## [The problem]
In the records below, find the line containing "What is the separation", then extract that line and all subsequent lines exactly, leaving out everything else.

## [Material shown]

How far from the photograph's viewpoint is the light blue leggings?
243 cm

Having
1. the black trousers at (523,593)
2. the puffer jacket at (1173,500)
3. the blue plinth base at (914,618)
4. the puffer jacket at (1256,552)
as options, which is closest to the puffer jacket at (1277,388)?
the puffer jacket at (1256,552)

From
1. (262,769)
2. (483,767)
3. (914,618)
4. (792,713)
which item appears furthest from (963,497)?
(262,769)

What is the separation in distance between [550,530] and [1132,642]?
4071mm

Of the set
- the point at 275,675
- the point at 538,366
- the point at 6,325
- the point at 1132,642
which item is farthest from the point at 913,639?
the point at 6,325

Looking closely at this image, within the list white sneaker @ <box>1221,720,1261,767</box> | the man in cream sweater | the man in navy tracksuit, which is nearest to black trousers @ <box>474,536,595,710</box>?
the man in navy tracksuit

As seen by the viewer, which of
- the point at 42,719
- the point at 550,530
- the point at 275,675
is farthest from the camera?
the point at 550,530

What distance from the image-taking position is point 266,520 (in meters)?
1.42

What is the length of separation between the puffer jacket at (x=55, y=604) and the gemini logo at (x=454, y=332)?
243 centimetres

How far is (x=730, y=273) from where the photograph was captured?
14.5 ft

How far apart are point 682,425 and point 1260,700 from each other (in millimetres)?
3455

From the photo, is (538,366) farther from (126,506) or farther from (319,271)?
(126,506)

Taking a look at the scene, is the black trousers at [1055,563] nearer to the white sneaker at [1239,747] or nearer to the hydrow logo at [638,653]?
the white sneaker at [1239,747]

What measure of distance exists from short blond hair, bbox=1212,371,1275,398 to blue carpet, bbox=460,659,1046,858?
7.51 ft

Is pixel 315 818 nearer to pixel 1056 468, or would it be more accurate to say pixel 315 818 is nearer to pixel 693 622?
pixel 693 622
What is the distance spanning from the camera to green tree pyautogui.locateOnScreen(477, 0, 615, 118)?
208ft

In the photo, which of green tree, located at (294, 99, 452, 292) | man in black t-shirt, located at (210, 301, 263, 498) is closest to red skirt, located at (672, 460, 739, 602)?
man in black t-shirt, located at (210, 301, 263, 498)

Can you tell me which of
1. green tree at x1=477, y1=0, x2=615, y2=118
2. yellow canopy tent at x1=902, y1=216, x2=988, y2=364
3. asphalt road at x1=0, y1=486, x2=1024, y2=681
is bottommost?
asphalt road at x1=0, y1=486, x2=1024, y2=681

## [Final result]
What is the separation in distance between [550,530] and [1132,642]?
4071mm

Of the set
- the point at 275,675
- the point at 538,366
- the point at 6,325
- the point at 1132,642
which item is farthest from the point at 913,639?
the point at 6,325

Looking closely at this image, within the list white sneaker @ <box>1221,720,1261,767</box> | the man in cream sweater | the man in navy tracksuit, which is nearest to black trousers @ <box>474,536,595,710</box>?
the man in navy tracksuit

As seen by the viewer, which of
- the point at 42,719
- the point at 550,530
- the point at 275,675
is farthest from the camera?
the point at 550,530

What distance from the image-taking position is point 266,520 (in meters)?
1.42

What is the length of separation between the puffer jacket at (x=55, y=604) and the gemini logo at (x=454, y=332)?
243 centimetres

How far is (x=730, y=273) from where the photograph was captured?
14.5 ft

How far apart are point 682,425 and point 1260,700 from each other (in millimetres)?
3455

From the photo, is (538,366) farther from (126,506) or farther from (319,271)?
(126,506)

Taking a look at the scene, is the black trousers at [1055,563] nearer to the white sneaker at [1239,747] or nearer to the hydrow logo at [638,653]?
the white sneaker at [1239,747]

What measure of distance exists from short blond hair, bbox=1212,371,1275,398 to blue carpet, bbox=460,659,1046,858?
7.51 ft

Is pixel 315 818 nearer to pixel 1056 468, or would it be more accurate to say pixel 315 818 is nearer to pixel 693 622?
pixel 693 622
What is the distance spanning from the camera to green tree pyautogui.locateOnScreen(477, 0, 615, 118)?
208ft

In the photo, which of green tree, located at (294, 99, 452, 292) | man in black t-shirt, located at (210, 301, 263, 498) is closest to red skirt, located at (672, 460, 739, 602)?
man in black t-shirt, located at (210, 301, 263, 498)

Can you tell me which of
1. green tree at x1=477, y1=0, x2=615, y2=118
2. yellow canopy tent at x1=902, y1=216, x2=988, y2=364
3. asphalt road at x1=0, y1=486, x2=1024, y2=681
is bottommost?
asphalt road at x1=0, y1=486, x2=1024, y2=681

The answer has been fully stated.